SHORT EXERCISE. Your task is to repeat the records exactly from the line containing "Looking at the" onward, through the final line.
===
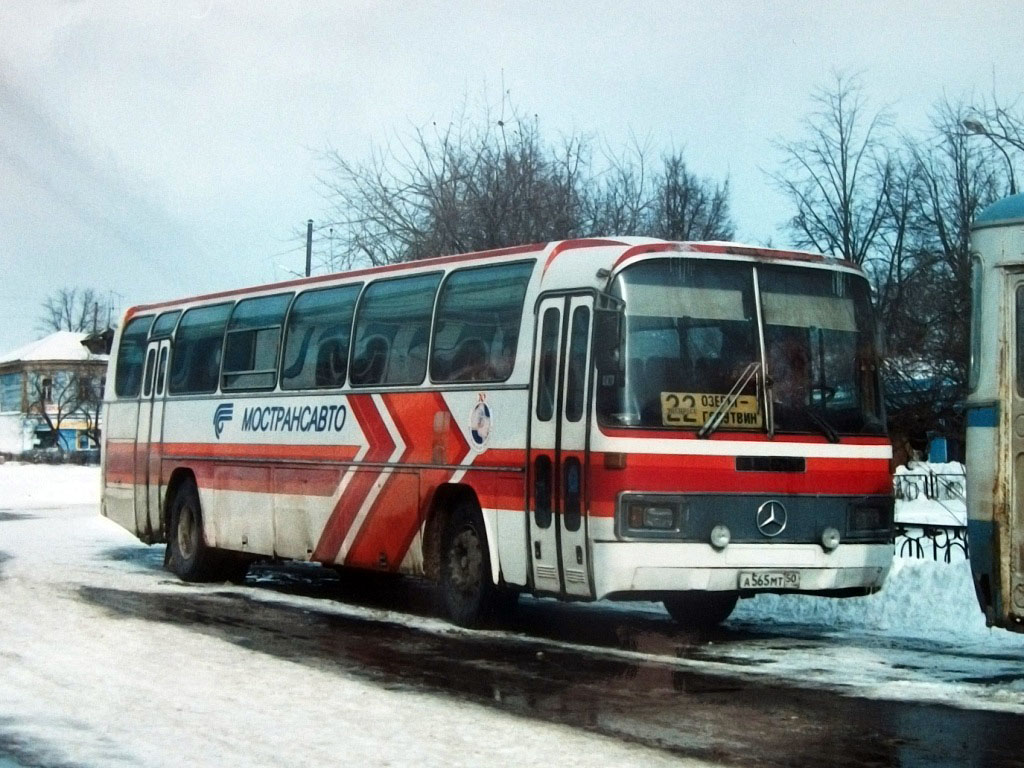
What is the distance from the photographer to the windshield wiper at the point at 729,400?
11.6m

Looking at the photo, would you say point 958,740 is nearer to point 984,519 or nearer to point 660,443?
point 984,519

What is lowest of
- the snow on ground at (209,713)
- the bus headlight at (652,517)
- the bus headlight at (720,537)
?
the snow on ground at (209,713)

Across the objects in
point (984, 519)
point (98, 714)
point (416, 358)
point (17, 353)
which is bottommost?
point (98, 714)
===
SOLUTION TO THIS EXERCISE.
Looking at the photo, would you say point 958,740 is nearer to point 984,519 or nearer to point 660,443?
point 984,519

What is lowest of
- the snow on ground at (209,713)
- the bus headlight at (652,517)
- the bus headlight at (720,537)
?
the snow on ground at (209,713)

Across the objects in
point (984, 519)
point (98, 714)
point (416, 358)
point (17, 353)
which is bottommost?
point (98, 714)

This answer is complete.